Copy the rows from the start through the line that has "164 centimetres", with "point of view" changed to "camera" and nothing else altered.

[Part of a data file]
** START **
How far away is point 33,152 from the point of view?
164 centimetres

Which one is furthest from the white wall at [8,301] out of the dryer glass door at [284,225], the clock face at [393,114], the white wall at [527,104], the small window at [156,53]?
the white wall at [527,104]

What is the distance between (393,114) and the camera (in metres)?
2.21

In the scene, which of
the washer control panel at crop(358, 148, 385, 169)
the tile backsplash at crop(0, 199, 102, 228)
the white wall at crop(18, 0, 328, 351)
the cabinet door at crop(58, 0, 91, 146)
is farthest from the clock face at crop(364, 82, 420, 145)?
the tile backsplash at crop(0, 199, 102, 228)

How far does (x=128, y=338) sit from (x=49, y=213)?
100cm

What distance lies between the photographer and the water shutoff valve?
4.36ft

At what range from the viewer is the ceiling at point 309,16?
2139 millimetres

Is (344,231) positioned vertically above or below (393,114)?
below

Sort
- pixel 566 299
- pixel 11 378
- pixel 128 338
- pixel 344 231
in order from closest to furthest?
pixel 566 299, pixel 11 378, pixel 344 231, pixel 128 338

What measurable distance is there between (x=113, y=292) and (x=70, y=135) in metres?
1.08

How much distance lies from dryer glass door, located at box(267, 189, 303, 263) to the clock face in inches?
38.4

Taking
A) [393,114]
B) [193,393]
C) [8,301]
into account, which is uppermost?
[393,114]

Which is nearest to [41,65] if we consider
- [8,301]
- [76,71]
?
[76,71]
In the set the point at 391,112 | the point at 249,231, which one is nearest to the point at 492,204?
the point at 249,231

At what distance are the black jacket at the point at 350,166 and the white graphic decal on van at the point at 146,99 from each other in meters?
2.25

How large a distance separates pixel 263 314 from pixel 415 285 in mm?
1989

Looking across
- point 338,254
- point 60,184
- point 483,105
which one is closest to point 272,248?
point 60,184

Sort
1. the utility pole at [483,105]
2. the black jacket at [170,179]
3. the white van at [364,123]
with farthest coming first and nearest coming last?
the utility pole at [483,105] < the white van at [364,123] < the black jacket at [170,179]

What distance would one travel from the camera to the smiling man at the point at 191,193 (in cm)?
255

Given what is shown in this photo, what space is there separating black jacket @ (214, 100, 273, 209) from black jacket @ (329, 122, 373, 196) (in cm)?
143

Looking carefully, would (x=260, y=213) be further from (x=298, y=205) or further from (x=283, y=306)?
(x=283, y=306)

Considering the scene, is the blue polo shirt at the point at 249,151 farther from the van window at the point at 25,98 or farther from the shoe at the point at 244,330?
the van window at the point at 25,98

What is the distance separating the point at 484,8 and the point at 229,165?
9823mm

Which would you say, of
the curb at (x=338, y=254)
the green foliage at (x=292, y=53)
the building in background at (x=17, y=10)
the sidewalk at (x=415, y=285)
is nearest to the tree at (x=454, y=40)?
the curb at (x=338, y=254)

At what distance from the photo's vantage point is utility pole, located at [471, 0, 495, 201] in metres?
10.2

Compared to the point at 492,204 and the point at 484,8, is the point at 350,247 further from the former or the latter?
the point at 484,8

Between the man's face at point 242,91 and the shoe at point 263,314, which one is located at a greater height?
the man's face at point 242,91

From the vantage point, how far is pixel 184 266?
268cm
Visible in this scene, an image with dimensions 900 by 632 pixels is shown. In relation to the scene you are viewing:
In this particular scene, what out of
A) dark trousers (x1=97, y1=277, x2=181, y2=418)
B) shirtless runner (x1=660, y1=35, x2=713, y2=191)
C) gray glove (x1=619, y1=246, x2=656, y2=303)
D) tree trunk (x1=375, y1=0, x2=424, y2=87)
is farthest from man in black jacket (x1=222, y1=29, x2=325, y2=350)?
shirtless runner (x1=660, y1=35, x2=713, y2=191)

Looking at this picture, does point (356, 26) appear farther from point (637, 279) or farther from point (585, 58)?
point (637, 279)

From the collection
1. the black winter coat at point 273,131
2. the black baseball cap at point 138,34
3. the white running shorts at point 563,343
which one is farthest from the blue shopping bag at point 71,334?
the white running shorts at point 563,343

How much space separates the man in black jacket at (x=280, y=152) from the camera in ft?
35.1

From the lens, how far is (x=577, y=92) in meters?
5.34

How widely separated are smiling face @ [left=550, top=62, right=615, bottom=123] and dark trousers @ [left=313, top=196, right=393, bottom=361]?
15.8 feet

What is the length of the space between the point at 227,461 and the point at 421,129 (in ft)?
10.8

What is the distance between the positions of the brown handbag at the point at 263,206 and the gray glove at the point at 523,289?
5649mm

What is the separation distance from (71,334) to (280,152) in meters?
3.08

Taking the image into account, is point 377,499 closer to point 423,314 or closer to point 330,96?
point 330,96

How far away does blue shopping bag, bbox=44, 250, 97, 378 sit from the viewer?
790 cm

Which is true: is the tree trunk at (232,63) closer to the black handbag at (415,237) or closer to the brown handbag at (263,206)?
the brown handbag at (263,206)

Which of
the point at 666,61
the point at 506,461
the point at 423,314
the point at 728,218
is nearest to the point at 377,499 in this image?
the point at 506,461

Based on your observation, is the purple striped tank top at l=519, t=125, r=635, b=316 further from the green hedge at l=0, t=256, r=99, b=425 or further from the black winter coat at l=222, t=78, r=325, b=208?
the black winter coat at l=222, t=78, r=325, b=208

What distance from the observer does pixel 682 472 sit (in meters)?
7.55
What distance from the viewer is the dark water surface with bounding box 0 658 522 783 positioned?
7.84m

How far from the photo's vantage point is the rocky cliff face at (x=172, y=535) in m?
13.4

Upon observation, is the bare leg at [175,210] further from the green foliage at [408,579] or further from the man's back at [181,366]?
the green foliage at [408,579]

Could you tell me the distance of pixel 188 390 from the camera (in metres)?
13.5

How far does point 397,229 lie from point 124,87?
** END **
**Reply**
How far away is point 33,152 from the camera?
164 centimetres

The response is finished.